When productivity becomes problematic

We get a sense of satisfaction from being productive for a number of reasons; making effective use of our time, hitting targets, getting praise, being seen as valuable, feeling worthy, achieving something, creating things. The problem isn’t productivity itself – productivity can be great – the problem is productivity that is unexamined. Left unchecked, productivity can become obsessional and unconscious.

Unconscious productivity is unbracketed, it externalises our value, places too much emphasis on what’s next rather than what’s right now, it has no real end-point and, ultimately, only really makes time for more productivity.

Conscious productivity is mindful, it allows us to get into a flow state, achieve set goals and maximise our time to make room for things that feed our wellbeing.
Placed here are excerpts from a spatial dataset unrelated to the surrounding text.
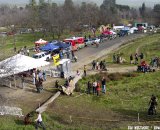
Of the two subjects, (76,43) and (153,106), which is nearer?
(153,106)

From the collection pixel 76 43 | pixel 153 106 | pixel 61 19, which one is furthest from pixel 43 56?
pixel 61 19

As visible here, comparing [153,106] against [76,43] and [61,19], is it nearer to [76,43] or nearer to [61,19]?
[76,43]

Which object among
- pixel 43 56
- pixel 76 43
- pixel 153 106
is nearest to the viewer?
pixel 153 106

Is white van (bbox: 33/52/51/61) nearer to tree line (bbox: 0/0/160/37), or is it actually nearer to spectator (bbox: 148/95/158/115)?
spectator (bbox: 148/95/158/115)

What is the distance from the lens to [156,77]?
3488 centimetres

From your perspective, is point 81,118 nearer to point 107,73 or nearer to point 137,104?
point 137,104

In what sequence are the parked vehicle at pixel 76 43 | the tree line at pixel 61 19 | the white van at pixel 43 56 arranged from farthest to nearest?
the tree line at pixel 61 19, the parked vehicle at pixel 76 43, the white van at pixel 43 56

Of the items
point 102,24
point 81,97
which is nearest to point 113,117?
point 81,97

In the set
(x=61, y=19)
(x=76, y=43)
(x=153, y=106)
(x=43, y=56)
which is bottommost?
(x=43, y=56)

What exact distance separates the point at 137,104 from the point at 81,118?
19.9 feet

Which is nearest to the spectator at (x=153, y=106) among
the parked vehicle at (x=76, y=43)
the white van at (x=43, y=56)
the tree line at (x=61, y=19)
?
the white van at (x=43, y=56)

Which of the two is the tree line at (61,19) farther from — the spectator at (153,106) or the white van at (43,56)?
the spectator at (153,106)

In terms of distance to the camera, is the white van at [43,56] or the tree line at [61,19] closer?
the white van at [43,56]

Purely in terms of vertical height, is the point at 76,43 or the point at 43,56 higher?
the point at 76,43
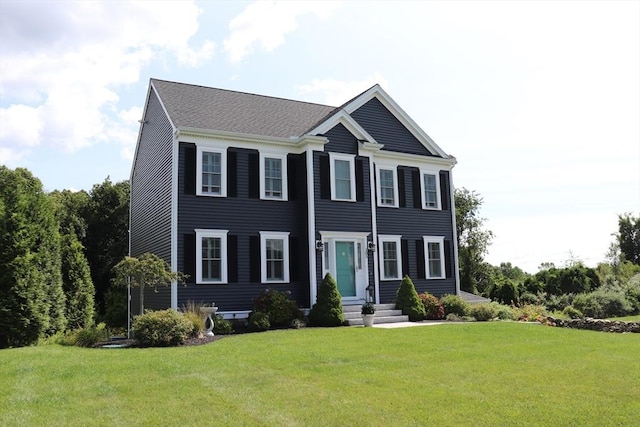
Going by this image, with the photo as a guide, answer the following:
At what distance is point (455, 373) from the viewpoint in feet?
29.0

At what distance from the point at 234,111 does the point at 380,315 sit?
9.23 meters

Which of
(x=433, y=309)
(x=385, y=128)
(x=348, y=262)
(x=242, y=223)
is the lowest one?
(x=433, y=309)

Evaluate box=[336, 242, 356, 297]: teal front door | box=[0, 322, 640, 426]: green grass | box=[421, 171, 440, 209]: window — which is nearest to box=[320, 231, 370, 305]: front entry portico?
box=[336, 242, 356, 297]: teal front door

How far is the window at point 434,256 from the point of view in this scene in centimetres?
2205

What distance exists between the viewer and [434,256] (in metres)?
22.3

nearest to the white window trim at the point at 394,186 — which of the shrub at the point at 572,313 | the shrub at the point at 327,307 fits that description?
the shrub at the point at 327,307

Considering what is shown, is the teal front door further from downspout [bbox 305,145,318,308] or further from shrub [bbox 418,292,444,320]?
shrub [bbox 418,292,444,320]

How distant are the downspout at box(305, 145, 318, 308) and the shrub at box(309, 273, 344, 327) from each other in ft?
2.91

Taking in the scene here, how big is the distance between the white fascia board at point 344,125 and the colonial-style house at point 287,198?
0.13 ft

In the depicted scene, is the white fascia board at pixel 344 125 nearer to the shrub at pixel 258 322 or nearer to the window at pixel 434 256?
the window at pixel 434 256

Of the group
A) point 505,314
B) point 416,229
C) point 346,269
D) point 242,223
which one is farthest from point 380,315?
point 242,223

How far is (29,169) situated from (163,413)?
23.2 m

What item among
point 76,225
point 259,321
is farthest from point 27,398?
point 76,225

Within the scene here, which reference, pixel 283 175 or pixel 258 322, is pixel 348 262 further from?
pixel 258 322
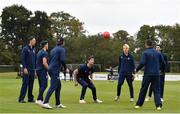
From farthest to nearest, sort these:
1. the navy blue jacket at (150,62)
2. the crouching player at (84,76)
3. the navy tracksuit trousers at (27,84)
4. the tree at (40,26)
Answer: the tree at (40,26)
the crouching player at (84,76)
the navy tracksuit trousers at (27,84)
the navy blue jacket at (150,62)

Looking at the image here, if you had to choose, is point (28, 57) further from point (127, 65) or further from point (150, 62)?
point (150, 62)

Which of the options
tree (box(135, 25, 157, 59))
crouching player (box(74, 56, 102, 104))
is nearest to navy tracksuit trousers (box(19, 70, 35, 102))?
crouching player (box(74, 56, 102, 104))

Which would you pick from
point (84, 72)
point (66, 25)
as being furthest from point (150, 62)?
point (66, 25)

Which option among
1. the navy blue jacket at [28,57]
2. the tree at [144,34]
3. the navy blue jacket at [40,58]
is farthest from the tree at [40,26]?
the navy blue jacket at [40,58]

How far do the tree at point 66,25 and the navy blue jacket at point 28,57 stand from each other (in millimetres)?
102732

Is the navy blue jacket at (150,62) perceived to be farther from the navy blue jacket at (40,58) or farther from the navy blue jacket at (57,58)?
the navy blue jacket at (40,58)

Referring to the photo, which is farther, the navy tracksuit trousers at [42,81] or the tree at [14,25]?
the tree at [14,25]

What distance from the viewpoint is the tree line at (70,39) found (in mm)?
100875

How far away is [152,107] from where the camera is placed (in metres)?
18.2

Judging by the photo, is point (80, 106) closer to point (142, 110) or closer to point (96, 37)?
point (142, 110)

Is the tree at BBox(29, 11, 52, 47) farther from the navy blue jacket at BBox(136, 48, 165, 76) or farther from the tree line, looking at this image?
the navy blue jacket at BBox(136, 48, 165, 76)

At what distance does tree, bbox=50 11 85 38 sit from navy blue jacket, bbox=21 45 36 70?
103 m

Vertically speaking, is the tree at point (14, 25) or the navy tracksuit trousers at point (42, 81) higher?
the tree at point (14, 25)

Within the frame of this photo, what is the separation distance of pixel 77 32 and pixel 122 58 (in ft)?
342
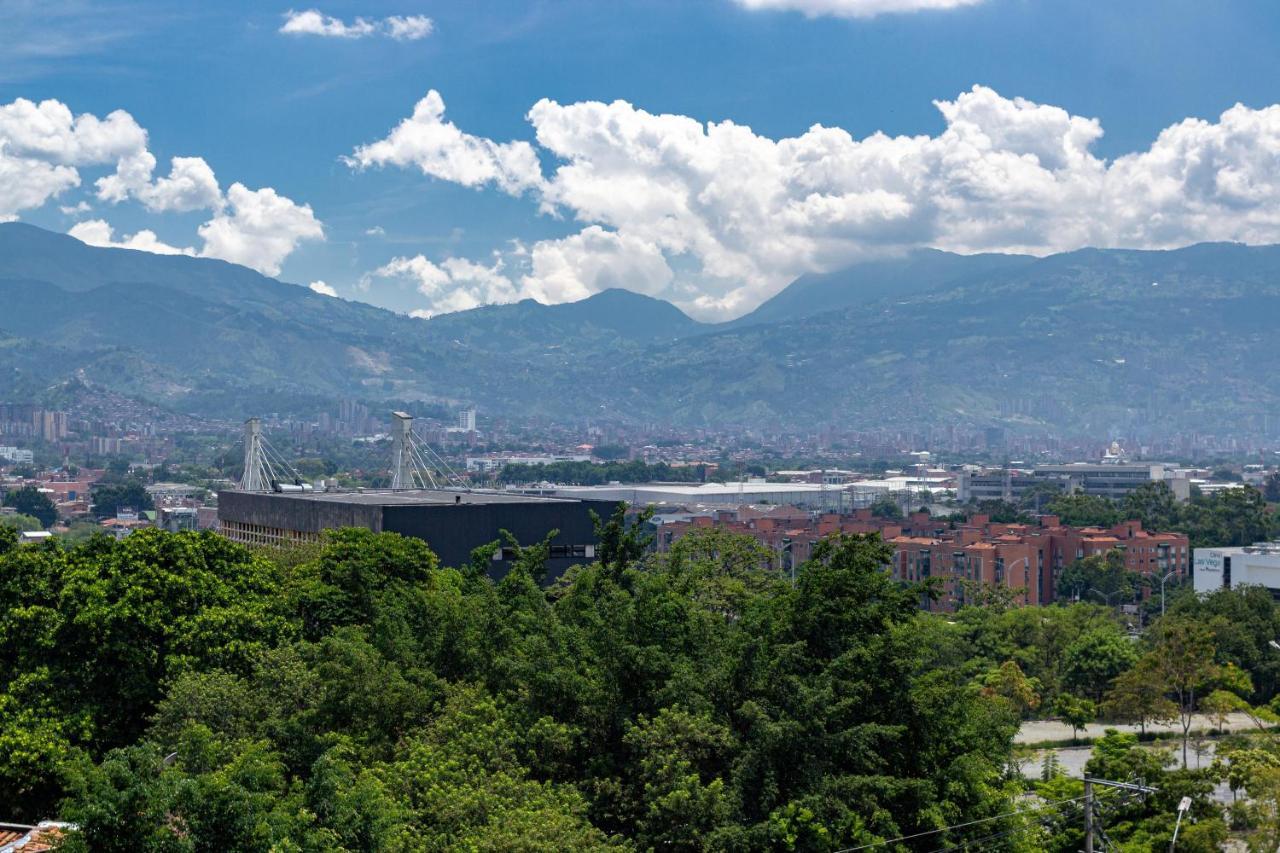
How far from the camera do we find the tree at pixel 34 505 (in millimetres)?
87938

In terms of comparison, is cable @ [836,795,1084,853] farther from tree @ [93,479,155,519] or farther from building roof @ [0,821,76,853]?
tree @ [93,479,155,519]

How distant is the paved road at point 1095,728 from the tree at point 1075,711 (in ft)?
0.98

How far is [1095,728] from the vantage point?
100 feet

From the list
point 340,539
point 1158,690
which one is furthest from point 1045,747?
point 340,539

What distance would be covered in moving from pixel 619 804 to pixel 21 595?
7538 mm

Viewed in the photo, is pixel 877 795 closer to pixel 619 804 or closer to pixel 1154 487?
pixel 619 804

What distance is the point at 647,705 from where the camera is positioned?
1423 centimetres

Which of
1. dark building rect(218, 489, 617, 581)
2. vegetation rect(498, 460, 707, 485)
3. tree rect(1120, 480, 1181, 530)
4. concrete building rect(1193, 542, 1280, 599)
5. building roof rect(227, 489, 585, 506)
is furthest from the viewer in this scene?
vegetation rect(498, 460, 707, 485)

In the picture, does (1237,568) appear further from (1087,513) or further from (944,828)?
(944,828)

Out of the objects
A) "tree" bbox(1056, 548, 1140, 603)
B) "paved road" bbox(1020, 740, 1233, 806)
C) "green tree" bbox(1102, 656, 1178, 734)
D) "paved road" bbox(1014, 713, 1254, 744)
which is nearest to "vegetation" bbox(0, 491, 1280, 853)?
"paved road" bbox(1020, 740, 1233, 806)

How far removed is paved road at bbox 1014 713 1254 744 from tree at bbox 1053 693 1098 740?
0.98 ft

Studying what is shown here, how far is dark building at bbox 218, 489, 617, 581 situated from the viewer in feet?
101

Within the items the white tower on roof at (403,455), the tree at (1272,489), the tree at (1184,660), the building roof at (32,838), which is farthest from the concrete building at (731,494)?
the building roof at (32,838)

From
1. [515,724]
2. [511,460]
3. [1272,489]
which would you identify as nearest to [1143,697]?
[515,724]
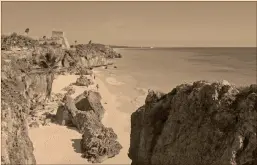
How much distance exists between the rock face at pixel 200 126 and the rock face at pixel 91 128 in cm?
501

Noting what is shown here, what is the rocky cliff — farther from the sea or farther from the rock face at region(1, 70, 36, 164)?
the sea

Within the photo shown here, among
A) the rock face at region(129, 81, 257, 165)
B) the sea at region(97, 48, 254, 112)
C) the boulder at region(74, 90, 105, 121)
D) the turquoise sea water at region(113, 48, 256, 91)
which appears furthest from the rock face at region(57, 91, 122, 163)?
the turquoise sea water at region(113, 48, 256, 91)

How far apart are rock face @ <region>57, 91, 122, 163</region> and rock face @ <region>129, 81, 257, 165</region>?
16.5 ft

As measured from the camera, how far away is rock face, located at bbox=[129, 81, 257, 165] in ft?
23.4

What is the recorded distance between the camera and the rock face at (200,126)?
281 inches

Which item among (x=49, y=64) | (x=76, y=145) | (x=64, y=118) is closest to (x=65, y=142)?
(x=76, y=145)

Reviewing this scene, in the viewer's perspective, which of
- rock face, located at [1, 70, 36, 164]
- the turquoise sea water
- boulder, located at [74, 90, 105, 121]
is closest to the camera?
rock face, located at [1, 70, 36, 164]

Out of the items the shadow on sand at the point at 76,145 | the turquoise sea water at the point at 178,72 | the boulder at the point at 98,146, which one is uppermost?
the boulder at the point at 98,146

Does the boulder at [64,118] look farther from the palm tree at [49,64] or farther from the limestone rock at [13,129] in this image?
the limestone rock at [13,129]

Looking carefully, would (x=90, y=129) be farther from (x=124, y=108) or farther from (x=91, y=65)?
(x=91, y=65)

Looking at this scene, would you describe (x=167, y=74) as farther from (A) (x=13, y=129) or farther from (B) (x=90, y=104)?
(A) (x=13, y=129)

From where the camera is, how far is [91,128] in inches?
658

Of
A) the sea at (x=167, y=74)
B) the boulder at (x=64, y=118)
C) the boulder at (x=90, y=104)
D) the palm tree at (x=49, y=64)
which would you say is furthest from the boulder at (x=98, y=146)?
the sea at (x=167, y=74)

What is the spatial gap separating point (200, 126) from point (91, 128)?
929 cm
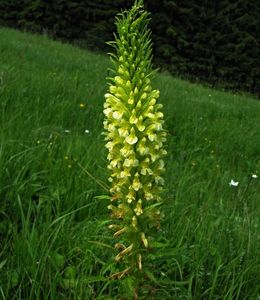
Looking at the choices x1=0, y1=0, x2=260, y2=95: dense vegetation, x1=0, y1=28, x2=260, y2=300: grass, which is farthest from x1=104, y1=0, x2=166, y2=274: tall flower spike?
x1=0, y1=0, x2=260, y2=95: dense vegetation

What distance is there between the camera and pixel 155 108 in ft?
6.21

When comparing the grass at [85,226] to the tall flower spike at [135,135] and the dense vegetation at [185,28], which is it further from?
the dense vegetation at [185,28]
When productivity works for you:

  • You are present and enjoy the process (at least most of the time)
  • You have clear, achievable targets
  • The goal is personally important to you
  • You celebrate your wins
  • Rest, reflection and restoration is part of the process
  • It creates more (not less) space for other things in your life 

When productivity works against you:

  • You’re not present
  • There is no end in sight (think: hamster wheel)
  • The end-goal keeps moving
  • The end-goal isn’t your own
  • You finish a task and move straight onto the next thing
  • It’s at the expense of your wellbeing 


How to be consciously productive 

To maintain a healthy relationship with productivity, question it – be clear on your who, why, what, when and how.

Who are you doing this for? Why are you doing it? What is the target or purpose? When will you know you have achieved it? How will you recover and restore? Being mindful of these things puts you in the driver’s seat, ensuring your productivity always works for you, not against you. 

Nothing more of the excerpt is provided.